# AAW Symposium in San Jose Pictures



## Vern Tator (Jun 25, 2012)

So I promised to take some pictures and haven't had time to re-size and post them. I finally did it this morning. The first hollowform seemed like a lot of work and I'm not quite sure what the point was, but it made me think of the Rebuilds. 
[attachment=7110]

Then we go to one of my all time favorites. Now, I am not a segmented turner and don't aspire to be one, but this guy is amazing. It looks to me like he has figured out how to make sawdust line up. These eggs are normal egg size and they are boxes . Note also that they are open segmented. You can see that line of the split on the darker one. Note these pictures are about 1.5 times the size of the actual work. The bowl is also by the same turner. 

[attachment=7111] 

[attachment=7142]

[attachment=7133]

More pictures later


----------



## Mike1950 (Jun 25, 2012)

Vern, My overly large fingers hurt:dash2::dash2::dash2: just looking at the small pieces in those Eggs. Amazing and thanks for the pics.


----------



## Vern Tator (Jun 25, 2012)

Ohoh, I guess I shouldn't have shown it. I think Jimmy was planning on surprising you with it.:rotflmao3::rotflmao3::rotflmao3::rotflmao3:


----------



## DKMD (Jun 25, 2012)

Amazing stuff, Vern... That segmented stuff is mind boggling! Thanks for sharing!


----------



## Vern Tator (Jun 27, 2012)

OK, so here is another installment of pictures. The first is a "quark" that when scanned with a cell phone scanner app leads you to the AAW website. The photo doen not do this dish justice, It is a square dish with a nice shallow shape. probably to keep the quark from distorting to much to be scannable. 
[attachment=7176]

Then we have one that addresses the old question of the foot of a bowl. Apparently this turner thought he had the foot size question figured out, but he wanted his vessel to stand on it's own 2 feet.
[attachment=7177] 

Lest anyone think I was attracted only to the odd, here is a Calabash that was beautifully proportioned out of an amazing piece of Koa. I wish I had a scale for it, but I think it was about 12".
[attachment=7178] 

More later.


----------



## Vern Tator (Jul 1, 2012)

So for some reason segmentation really got my attention this year.

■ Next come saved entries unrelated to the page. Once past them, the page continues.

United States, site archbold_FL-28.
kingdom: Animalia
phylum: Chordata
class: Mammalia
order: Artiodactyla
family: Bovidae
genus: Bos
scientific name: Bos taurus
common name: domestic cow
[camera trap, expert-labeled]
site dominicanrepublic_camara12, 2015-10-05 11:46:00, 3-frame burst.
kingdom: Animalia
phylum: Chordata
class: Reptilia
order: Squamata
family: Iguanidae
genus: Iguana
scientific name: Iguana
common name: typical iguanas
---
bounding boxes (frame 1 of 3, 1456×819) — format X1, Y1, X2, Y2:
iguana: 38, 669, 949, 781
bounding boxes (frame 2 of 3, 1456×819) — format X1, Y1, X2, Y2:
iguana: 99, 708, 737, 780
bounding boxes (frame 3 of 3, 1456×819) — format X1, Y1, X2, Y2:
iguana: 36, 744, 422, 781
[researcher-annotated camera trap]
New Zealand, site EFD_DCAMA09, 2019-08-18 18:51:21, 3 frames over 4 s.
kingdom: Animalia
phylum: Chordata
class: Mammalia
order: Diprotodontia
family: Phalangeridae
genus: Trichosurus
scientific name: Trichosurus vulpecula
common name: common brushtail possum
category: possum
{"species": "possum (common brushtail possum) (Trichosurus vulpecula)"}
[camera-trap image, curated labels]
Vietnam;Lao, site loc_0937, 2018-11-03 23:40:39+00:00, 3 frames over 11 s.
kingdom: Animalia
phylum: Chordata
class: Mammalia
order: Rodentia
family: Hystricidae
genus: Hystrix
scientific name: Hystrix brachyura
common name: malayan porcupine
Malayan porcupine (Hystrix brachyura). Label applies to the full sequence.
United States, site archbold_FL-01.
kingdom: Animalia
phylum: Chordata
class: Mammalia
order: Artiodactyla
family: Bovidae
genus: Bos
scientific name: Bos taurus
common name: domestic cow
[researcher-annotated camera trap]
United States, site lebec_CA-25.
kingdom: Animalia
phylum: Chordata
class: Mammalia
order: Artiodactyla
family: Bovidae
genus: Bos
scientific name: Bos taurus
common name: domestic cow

This guy really had it together.
[attachment=7331]

[attachment=7332] 

Then there was the guy who did a bowl that was a lot like a propeller.
[attachment=7333] 

It seems to me that this one was at least 30" long, a very cool design for a natural edged bowl. This brings to a close my collection of pictures from the instant gallery. I am really unimpressed with the number I took, but the gallery was large and so overwhelming, that this is what you get.


----------



## brown down (Jul 3, 2012)

amazing work!
whoever turned the last propeller one must have had a nice breeze in the shop that day


----------